Tondano – Masyarakat terkadang dibuuat bingung dengan apa dinamakan politik. Partai Demokrasi Indonesia Perjuangan dan Partai Demokrat misalnya. Di Gedung Senayan, salah satunya sebagai partai penguasa, dan yang lainnya sebagai oposisi. Tak jarang keduanya saling perang statement di media massa. Akan tetapi di daerah mereka bersahabat. Bahkan ada yang berkoalisi dan memenagkan Pilkada. Kalau sudah deal, lawan politik bisa jadi ‘satu paket’.
Itulah yang ada dalam benak masyarakat awan. Dengan segala keterbatasan, mereka hanya yakin dengan apa yang dipikirkan tanpa mempertimbangkan aspek-aspek lainnya. Celakanya, keterbatasan inilah yang sering dimanfaatkan oknum tak bertanggung jawab demi kepentingan politik pribadinya. Sangat jarang ditemui calon politisi dan kandidat kepala daerah mau mendidik masyarakat untuk cerdas menggunakan hak demokrasinya.

········

Tujuan 1 - Menurut kutipan teks tentang politik itu, di mana PDI Perjuangan dan Partai Demokrat bersahabat?
Tujuan 2 - Tuliskan kembali dari kutipan teks tersebut seluruh bagian mulai dari "Tondano – Masyarakat" turun sampai ke "jadi ‘satu paket’.", tanpa mengubah satu kata pun.
Kerjakan hanya berdasarkan kutipan teks di atas.

Catatan yang Disediakan -

········

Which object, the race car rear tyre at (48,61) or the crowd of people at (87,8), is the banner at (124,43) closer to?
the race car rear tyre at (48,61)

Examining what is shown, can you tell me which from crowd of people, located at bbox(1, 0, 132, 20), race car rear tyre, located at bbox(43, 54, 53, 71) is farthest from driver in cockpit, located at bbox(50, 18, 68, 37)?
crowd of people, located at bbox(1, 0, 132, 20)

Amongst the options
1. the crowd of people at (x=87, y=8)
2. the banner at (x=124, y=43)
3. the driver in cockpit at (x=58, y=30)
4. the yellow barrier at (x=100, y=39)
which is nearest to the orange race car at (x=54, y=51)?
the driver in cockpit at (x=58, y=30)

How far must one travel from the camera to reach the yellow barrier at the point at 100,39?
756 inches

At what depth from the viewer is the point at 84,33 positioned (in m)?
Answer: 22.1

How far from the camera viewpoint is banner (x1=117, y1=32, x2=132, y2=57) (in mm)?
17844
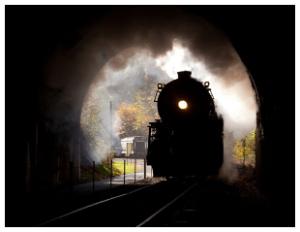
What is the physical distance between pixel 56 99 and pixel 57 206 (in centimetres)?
537

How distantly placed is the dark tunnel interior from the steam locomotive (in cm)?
158

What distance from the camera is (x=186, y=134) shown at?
43.0 ft

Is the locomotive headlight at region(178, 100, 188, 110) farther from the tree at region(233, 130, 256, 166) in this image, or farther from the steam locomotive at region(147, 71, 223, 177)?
the tree at region(233, 130, 256, 166)

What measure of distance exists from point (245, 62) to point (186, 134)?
313cm

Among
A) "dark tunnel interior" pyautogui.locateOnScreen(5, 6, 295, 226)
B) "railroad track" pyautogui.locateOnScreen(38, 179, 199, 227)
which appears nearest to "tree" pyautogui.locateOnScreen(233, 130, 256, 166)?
"dark tunnel interior" pyautogui.locateOnScreen(5, 6, 295, 226)

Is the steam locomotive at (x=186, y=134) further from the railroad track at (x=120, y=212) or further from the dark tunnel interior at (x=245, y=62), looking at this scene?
the dark tunnel interior at (x=245, y=62)

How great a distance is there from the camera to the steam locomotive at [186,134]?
508 inches

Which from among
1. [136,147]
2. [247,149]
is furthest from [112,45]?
[136,147]

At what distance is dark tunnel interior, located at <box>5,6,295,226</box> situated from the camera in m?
10.6

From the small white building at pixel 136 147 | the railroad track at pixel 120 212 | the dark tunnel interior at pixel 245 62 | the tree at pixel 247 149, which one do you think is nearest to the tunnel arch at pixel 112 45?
the dark tunnel interior at pixel 245 62

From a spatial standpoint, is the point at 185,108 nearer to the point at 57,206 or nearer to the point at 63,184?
the point at 57,206

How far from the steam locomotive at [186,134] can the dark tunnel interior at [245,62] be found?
1.58 metres

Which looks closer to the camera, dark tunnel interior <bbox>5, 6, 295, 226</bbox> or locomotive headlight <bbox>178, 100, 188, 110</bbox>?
dark tunnel interior <bbox>5, 6, 295, 226</bbox>

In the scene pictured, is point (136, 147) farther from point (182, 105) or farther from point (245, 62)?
point (182, 105)
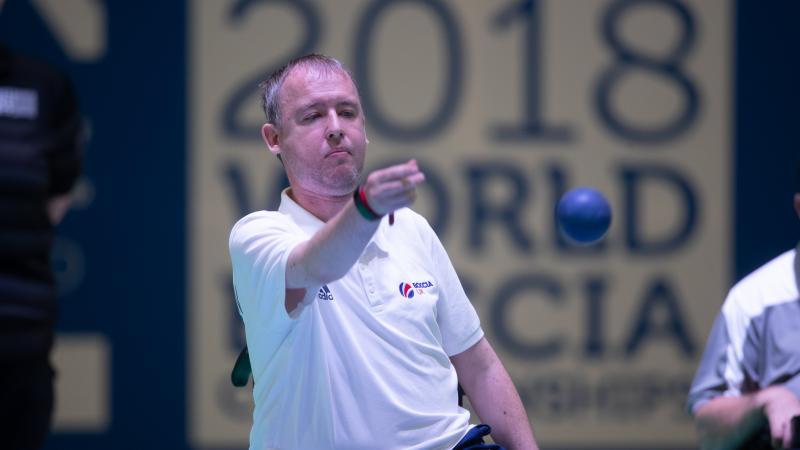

········

Jawaban Tertulis 1 - Di daerah.

Jawaban Tertulis 2 -
Tondano – Masyarakat terkadang dibuuat bingung dengan apa dinamakan politik. Partai Demokrasi Indonesia Perjuangan dan Partai Demokrat misalnya. Di Gedung Senayan, salah satunya sebagai partai penguasa, dan yang lainnya sebagai oposisi. Tak jarang keduanya saling perang statement di media massa. Akan tetapi di daerah mereka bersahabat. Bahkan ada yang berkoalisi dan memenagkan Pilkada. Kalau sudah deal, lawan politik bisa jadi ‘satu paket’.